In its early years, Facebook articulated its goals in much the same way as Google. At an event for developers in 2007, Mark Zuckerberg spoke of wanting to “help users share more information,” a phrase that echoed Google’s aims of making information “accessible to everyone.” But whereas Google’s language remained the same over the years, Facebook’s evolved to become more communally and socially oriented. In 2009, Facebook’s goal was to “make the world more open and connected,” but by 2017, the company had changed it to giving people “the power to build community and bring the world closer together.”
This might seem like it would be an ideal mission to facilitate organizing.
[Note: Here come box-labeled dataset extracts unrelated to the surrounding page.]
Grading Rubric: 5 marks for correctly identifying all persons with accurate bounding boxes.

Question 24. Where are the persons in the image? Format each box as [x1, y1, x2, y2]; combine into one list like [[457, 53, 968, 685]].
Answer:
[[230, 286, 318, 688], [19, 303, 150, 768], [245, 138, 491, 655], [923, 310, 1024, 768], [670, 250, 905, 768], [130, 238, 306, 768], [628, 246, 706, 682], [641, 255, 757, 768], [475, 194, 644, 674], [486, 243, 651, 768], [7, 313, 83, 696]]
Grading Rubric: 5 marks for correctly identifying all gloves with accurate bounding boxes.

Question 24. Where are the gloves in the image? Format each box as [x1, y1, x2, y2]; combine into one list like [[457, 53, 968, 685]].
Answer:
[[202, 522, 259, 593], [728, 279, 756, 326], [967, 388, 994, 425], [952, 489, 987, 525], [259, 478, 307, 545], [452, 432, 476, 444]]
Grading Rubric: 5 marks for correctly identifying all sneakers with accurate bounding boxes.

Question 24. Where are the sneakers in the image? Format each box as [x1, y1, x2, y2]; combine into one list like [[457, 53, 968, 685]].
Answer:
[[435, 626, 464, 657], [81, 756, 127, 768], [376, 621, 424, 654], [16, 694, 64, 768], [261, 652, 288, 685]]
Yet it mattered how the company defined community. “Bringing the world closer together” often meant, in practice, fostering networks that increased conformity. In the rare instances when full-time Facebook employees have spoken out publicly, there have been repercussions. Last spring, Brian Acton, the cofounder of WhatsApp, resigned. A few months later, he gave an interview to Forbes detailing his philosophical differences with company. That day, a Facebook executive wrote a public post calling him “low-class” for finding fault with a company that had “shield[ed] and accommodate[d]” him for years.
The working atmosphere at Facebook—where the product one labors on is also where one socializes with colleagues, friends, and family—is designed to enforce fealty to the mission and, like the product itself, to facilitate the goal of absolute togetherness. In January, CNBC ran an article about what it called Facebook’s “‘cult-like’ workplace.” “There’s a real culture of ‘Even if you are f---ing miserable, you need to act like you love this place,’” one former employee, who left in October, told the network. “It is not OK to act like this is not the best place to work.” Some of those who want to have critical discussions have purchased burner phones, so their comments wouldn’t get back to their managers. Most of the dissent that has been voiced publicly was channeled through anonymous leaks to journalists, not visible protest. And the collective organizing that has happened at Facebook has occurred among contract workers, who don’t enjoy the generous benefits of full-time employees and aren’t subject to the same intra-office cultural pressures.
The Times article suggested that most mission statements aren’t “worth the paper they were written on”—so insubstantial and formulaic that they may as well be computer-generated. Recent events suggest why it’s in executives’ interest to keep them that way: Concrete mission statements assist employees in making concrete demands. Tech companies may be doing everything they can to convince their employees that their labor has a higher purpose, but their workers know better. These companies are still corporations, and their employees are still in the business of turning them a profit.